Vini non semplicemente stappati ma spiegati da Diego Meraviglia, giovane sommelier piemontese del Lago Maggiore che a Los Angeles è il vicepresidente della North American Sommelier Association.
 
Il vino italiano è diffuso o è un prodotto di nicchia?
Direi che è assolutamente apprezzato. Sono state vendute 200 milioni di bottiglie di Prosecco solo l’anno scorso negli Usa. Stiamo parlando di numeri importanti. Certo, ci sono prodotti particolari come quelli piemontesi di Ghemme, Gattinara e Boca che vendono più ad un pubblico di nicchia, ma l’Italia in sé ha numeri ad altissimi livelli.
 
Qual è il valore aggiunto di essere sommelier italiano negli Usa?
Innanzitutto il fatto di avere esperienza diretta e primaria sul vino, cosa che gli americani non hanno. Sono bravi a studiare, conoscono i loro vini, ottimi quelli di Napa Valley e California, ma quando si tratta di vino italiano essere madrelingua italiano e avere la passione per la propria terra, la conoscenza dei vitigni, degli aneddoti che non si possono leggere sui libri ma che fanno la storia di un sapore, è cosa impagabile. Come lo è promuovere prodotti di alta qualità e grandi risultati di mercato.
Quando hai un vino italiano, che è il numero uno al mondo per esportazione, e ricordo che negli Stati Uniti il vino italiano ha sorpassato quello francese del 7% per popolarità e importazione, anche essere sommelier italiano significa avere una marcia in più.
 
Quali vini sono meglio piazzati?
Il Prosecco come prodotto singolo, Toscana, Piemonte e Veneto come regioni, anche se la Puglia sta venendo fuori molto bene per rapporto qualità-prezzo.
 
Si serve una cena pugliese? Quali abbinamenti sono stati scelti?

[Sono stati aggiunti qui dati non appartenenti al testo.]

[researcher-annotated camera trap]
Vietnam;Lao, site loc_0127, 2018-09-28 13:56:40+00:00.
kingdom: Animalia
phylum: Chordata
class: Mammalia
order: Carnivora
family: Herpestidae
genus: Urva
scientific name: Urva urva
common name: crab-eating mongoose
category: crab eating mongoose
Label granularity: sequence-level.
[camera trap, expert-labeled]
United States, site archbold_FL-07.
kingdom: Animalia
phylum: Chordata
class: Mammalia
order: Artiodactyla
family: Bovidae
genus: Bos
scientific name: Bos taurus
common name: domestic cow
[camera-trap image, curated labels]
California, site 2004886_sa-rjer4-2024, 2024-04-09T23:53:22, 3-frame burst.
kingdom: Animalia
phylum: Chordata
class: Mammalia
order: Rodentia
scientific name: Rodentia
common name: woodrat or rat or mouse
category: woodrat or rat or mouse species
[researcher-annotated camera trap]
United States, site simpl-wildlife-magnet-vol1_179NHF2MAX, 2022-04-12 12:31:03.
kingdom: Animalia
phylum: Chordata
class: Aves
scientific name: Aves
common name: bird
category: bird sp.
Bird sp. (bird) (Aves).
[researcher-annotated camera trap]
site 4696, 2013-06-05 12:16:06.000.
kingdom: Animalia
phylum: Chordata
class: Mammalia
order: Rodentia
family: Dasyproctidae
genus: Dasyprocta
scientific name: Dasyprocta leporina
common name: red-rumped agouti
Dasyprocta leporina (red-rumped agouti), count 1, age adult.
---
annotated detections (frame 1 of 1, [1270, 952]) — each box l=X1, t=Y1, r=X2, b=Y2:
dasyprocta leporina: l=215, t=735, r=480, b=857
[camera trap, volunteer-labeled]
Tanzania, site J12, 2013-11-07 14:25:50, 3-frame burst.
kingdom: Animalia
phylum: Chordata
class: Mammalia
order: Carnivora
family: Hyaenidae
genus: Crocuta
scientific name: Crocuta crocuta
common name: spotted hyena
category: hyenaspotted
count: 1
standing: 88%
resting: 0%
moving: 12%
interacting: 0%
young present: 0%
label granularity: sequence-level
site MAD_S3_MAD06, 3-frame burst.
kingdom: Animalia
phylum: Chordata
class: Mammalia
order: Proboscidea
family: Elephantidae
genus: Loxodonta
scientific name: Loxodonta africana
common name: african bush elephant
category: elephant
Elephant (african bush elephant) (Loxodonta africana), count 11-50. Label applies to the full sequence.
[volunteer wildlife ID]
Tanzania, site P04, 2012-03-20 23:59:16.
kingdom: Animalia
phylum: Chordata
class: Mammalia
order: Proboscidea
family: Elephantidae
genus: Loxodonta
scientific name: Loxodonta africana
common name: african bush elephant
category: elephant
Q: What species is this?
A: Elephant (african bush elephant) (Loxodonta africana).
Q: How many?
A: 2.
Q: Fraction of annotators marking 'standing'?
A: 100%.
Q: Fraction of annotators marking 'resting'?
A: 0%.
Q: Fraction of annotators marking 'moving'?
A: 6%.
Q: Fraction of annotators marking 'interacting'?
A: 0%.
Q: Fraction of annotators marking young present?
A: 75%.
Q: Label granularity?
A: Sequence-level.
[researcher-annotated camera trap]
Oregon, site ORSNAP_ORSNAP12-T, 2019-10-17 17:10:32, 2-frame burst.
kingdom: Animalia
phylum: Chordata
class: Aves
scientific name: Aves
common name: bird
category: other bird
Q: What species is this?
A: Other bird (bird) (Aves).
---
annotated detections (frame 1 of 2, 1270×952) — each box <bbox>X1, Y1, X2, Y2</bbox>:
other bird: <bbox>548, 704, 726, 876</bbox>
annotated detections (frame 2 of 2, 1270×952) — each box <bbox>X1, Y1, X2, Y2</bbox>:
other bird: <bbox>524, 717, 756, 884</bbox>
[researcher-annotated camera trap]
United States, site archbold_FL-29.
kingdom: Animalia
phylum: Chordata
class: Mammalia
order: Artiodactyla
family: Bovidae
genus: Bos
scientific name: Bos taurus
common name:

La Puglia ha due rossi molto strutturati, il Primitivo e il Negroamaro. Entrambi avrebbero richiesto piatti di carne e per tutte le regioni del Sud finora proposte sono stati preparati piatti di carne. Ma la Puglia ha anche una tradizione culinaria a base di pesce e così abbiamo deciso di puntare su quello. L’abbinamento? I grandi rosati del Salento, tra i migliori al mondo, e vini bianchi pugliesi altrettanto buoni.
 
Maestro orchestrale della serata, Raimondo Boggia, milanese e CEO di Obika a Los Angeles. Agli ospiti seduti a tavola ha dato un’invitante cartolina della Puglia e ha annunciato il prossimo appuntamento. A luglio porterà in tavola i sapori della Sardegna.
 
Una regione per ogni mese dell’anno. Un progetto “appetitoso”.
Questa è la sesta cena regionale. Sei portate abbinate ai diversi vini, attraverso i quali raccontiamo la diversità dell’Italia, che è forse la più grande ricchezza del nostro Paese.
 
Come sono state accolte queste serate?
Alla prima “regional dinner” c’erano 30 persone, di cui 5 non italiani. Adesso abbiamo il 90% di non italiani. Sta avendo un grande successo perché la gente capisce che c’è cultura dietro a ogni piatto, che c’è diversità regionale, che i piatti sono ogni volta tipici e i vini lo sono ancora di più. Quindi gli americani, così come i giapponesi e i cinesi che vivono a Los Angeles, sono molto attratti da questa varietà tutta italiana.
Diversità che però è spiegata perchè dentro ad ogni piatto c’è un pezzo della nostra cultura e perchè così si “fa cultura” della buona cucina italiana.
Gli antropologi, quando andavano in giro a studiare i popoli e non c’era internet, studiavano: 1) come la gente si vestiva, 2) come la gente viveva nella casa, nella cellula sociale più piccola come la famiglia e la casa, e 3) come la gente mangiava. Mangiare è assolutamente parte dell’identità di un popolo: il cibo è cultura.